Editor's note: Inc.com columnist Alison Green answers questions about workplace and management issues--everything from how to deal with a micromanaging boss to how to talk to someone on your team about body odor.

A reader writes:

How honest and open should you be in an interview?

For example, yesterday I had an in-person interview where both my interviewers were concerned that the job would not be a good match for my interests and skills. I deflected their concern at first, then later admitted that I shared it. Do you think it's problematic to do something like this in an interview?

I have taken your advice to heart re: "interviewing the interviewer" and am always keen to avoid the feeling of "I'll take anything, even if I hate it" desperation. I have enough friends who loathe their jobs that I want to be cautious.

However, in this economy I've been told by a lot of people not to be picky about these things and to be grateful for any job that's offered to me at all. Financially, I do need to take a job soon, but will probably do per diem work/retail/something similar until I find a job that's a good fit.
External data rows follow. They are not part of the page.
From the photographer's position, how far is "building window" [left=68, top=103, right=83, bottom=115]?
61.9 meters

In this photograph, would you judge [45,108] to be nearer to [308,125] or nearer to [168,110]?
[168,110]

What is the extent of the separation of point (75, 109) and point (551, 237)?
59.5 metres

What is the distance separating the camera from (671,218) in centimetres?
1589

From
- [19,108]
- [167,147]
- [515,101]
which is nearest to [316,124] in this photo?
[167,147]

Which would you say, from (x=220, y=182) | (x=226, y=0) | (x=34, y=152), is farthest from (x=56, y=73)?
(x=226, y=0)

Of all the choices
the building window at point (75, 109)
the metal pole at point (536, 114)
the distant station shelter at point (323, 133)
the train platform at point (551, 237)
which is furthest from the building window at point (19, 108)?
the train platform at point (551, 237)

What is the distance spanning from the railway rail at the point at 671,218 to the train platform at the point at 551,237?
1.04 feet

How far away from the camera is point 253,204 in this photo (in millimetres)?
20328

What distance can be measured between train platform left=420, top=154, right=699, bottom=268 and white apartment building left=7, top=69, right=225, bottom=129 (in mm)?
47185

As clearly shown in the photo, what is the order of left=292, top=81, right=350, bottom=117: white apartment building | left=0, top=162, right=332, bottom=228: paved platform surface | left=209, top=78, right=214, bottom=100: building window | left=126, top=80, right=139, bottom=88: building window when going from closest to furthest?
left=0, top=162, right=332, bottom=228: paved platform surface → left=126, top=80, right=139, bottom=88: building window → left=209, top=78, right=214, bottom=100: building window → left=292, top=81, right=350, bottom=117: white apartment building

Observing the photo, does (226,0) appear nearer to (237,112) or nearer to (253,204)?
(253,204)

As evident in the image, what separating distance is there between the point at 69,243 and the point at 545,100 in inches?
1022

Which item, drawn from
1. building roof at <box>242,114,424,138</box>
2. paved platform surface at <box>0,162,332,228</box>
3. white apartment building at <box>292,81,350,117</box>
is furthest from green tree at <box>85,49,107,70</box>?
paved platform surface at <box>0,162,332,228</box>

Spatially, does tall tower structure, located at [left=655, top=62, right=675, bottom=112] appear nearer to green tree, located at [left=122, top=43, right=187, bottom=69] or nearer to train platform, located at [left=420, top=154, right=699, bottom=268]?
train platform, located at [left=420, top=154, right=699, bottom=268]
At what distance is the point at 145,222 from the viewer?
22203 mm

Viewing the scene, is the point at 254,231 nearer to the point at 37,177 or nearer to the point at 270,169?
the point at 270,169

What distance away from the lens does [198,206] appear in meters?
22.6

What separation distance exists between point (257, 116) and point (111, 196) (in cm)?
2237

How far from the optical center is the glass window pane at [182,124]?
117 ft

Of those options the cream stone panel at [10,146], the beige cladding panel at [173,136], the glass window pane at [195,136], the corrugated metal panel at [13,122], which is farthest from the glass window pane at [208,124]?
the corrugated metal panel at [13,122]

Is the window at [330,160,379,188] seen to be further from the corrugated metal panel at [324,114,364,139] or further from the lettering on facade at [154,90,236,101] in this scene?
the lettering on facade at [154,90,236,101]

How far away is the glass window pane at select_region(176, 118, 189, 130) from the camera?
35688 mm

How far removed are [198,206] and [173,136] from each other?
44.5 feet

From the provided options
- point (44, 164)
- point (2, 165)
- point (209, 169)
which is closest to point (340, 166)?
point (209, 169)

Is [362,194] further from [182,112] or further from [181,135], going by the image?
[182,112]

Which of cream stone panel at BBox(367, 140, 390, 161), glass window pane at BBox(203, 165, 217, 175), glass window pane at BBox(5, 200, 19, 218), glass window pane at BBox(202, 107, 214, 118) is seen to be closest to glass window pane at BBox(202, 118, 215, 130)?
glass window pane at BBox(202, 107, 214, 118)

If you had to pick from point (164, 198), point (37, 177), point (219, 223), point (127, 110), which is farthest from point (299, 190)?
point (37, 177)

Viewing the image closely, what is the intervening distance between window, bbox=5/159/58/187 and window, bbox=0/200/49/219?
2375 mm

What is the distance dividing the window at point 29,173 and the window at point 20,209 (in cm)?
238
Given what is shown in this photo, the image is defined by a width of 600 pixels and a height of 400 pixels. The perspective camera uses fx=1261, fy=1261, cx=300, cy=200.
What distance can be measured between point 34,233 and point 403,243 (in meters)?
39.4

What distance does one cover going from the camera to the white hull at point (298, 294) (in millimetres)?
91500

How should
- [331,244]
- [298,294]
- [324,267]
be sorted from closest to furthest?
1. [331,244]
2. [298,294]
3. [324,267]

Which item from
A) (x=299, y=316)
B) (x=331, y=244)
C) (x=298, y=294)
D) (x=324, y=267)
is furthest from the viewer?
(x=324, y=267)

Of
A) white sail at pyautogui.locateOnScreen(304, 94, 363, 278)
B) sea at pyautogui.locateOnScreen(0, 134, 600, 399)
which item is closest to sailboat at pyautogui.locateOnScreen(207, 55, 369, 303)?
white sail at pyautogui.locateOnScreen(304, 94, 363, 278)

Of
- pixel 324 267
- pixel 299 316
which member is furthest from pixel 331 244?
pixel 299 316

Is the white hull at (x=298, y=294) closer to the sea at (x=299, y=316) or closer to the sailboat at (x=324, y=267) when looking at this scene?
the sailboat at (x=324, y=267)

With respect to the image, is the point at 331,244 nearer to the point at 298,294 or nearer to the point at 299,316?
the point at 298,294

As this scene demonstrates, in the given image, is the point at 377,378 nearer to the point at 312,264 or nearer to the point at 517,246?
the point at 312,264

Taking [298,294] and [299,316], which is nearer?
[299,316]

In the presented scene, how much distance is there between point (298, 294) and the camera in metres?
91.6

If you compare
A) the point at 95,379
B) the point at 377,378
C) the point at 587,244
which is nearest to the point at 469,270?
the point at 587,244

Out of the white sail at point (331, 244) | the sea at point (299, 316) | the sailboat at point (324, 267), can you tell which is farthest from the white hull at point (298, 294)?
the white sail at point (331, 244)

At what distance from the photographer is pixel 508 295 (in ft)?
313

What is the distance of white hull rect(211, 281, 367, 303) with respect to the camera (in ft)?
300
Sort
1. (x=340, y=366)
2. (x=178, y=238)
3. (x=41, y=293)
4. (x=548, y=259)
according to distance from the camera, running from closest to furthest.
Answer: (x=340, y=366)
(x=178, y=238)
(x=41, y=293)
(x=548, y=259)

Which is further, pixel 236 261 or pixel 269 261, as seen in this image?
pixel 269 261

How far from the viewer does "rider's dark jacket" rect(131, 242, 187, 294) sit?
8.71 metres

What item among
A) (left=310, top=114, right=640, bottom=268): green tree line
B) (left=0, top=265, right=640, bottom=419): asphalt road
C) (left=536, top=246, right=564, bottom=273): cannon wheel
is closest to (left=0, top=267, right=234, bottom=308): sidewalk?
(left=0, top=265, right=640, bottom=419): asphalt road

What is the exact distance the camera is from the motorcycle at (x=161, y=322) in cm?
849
What are your thoughts?

It depends on what your goal is. If your goal is to find a job that you'll do well at and be happy in, then yes, you should be fairly open in interviews. After all, that's part of how you screen for fit -- on both sides.

If you conceal information about your strengths, weaknesses, work habits, and goals from your interviewer, then there's a pretty high risk of ending up in a job that's wrong for you. You'll increase your chances of all kinds of bad outcomes: being miserable, dreading coming into work each day, not being able to perform well or outright struggling, being perceived as a low or mediocre performer (which in turn can affect your reputation long after you've left the job), and even getting fired.

But certainly there are times when someone doesn't have the luxury of worrying so much about fit; they just need a job. So what do you do in that case?

You still don't throw caution to the wind and claim to be an expert statistician when you just took one stats course in college, or talk up your amazing Excel skills when you've only entered data into spreadsheets. In other words, you don't lie. But you might choose to be more circumspect about how much you share of the truth. In your example of admitting that the job probably wasn't a good match for your interests and skills -- well, in most situations, that's going to be a deal-breaker. Employers want to hire people with the right skills, obviously, and they also want to hire people who seem interested in the work -- and in this market, there's no shortage of people who qualify. So if you don't want to take yourself out of the running for the job, I wouldn't say something like that.

Ultimately, it comes down to whether you're looking for the right fit (and have options that allow you to be selective), or whether you're looking for a paycheck. When it's the latter, you generally need a more polished front. But when you have options, candor and openness -- within reason -- are generally key in landing in the right spot, and in avoiding the wrong ones.